The reason why the victim was killed is still under investigation.

According to a new regulation on the management of the Internet-based taxi services, which took effect in November 2016, Didi's Hitch service does not belong to the scope of web-based taxi businesses. The authorities make strict qualification requirements for Internet-based taxi service platforms, drivers and cars. For example, Beijing's regulators require that cars used for Internet-based taxies must have Beijing car plates while drivers must hold Beijing's permanent residency. The city's regulators even set strict restrictions on the cars' wheel base.

Zhao Zhanling, a researcher on intellectual property studies at the China University of Political Science and Law, said that the new regulation exempts Didi's Hitch platform from taking responsibility for cars and drivers as the regulation does not define it as an Internet-based taxi service provider.

Based on the new regulation, the Hitch platform only serves as an information intermediary between drivers and passengers, who are paired up because of the shared destination, said Deng Xueping, a Shanghai-based lawyer.

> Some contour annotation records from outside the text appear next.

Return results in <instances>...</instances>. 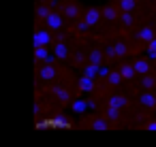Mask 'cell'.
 Here are the masks:
<instances>
[{
  "instance_id": "cell-1",
  "label": "cell",
  "mask_w": 156,
  "mask_h": 147,
  "mask_svg": "<svg viewBox=\"0 0 156 147\" xmlns=\"http://www.w3.org/2000/svg\"><path fill=\"white\" fill-rule=\"evenodd\" d=\"M122 5H124V7L128 9V7H133V0H124V2H122Z\"/></svg>"
}]
</instances>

But Deng said that the Hitch platform should bear civil liability for the killing of the flight attendant.

Besides an apology, Didi has promised to compensate the flight attendant's family for their loss.

The death of the flight attendant has sent a warning bell to China's Ministry of Transport, which announced on its official WeChat account that it will improve the regulation for the ride-hailing companies after the tragedy.

The case in Zhengzhou is not the first of its kind involving a Didi driver. In May 2016, a 24-year-old Didi driver, who signed up to work for the company by offering false information, confessed that he killed a young female passenger and dumped her body in a remote region of the southern Chinese city of Shenzhen, fueling public fears over the lack of government's regulation on the booming taxi-hailing market. At the time, some industry insiders said that Didi just stayed focused on employing drivers to grasp the market share, thus paying less attention to security management.

Ahead of this year's Spring Festival, Didi released statistics showing that the number of Hitch drivers jumped to 30 million in 2017, during which the daily orders on average reached 2 million. The statistics also indicated that 90 percent of the registered drivers on the Hitch platform were male, aged between 25 and 38.